Aleksandr Solzhenitsyn offered the following: “It’s an universal law—intolerance is the first sign of an inadequate education. An ill-educated person behaves with an arrogant impatience, whereas truly profound education breeds humility.”
Solzhenitsyn—while not keeping pretension entirely out of his own tone—nailed it. We need to engage in passionate and contrary dialogue about issues—from those as weighty as the future of our environment, to those of lesser gravity. Professors should permit competing views to exist in the classroom—in order to pursue the aims of education (not merely as a token of tolerance).

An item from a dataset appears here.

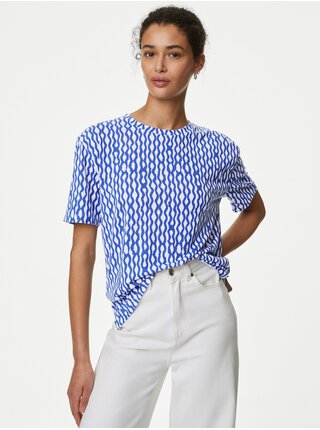 Modré dámske vzorované voľné tričko Marks & Spencer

In the face of these professors’ attempts to indoctrinate instead of teach, we should articulate our views calmly and winsomely. It is critical that we faithfully stand in opposition to the suppression of free speech on our college campuses. I strongly recommend FIRE and the Alliance Defending Freedom as excellent resources on speech rights in the university setting, and The Cornwall Alliance for the Stewardship of Creation for information on the Anthropogenic Global Warming and Climate Change Debates.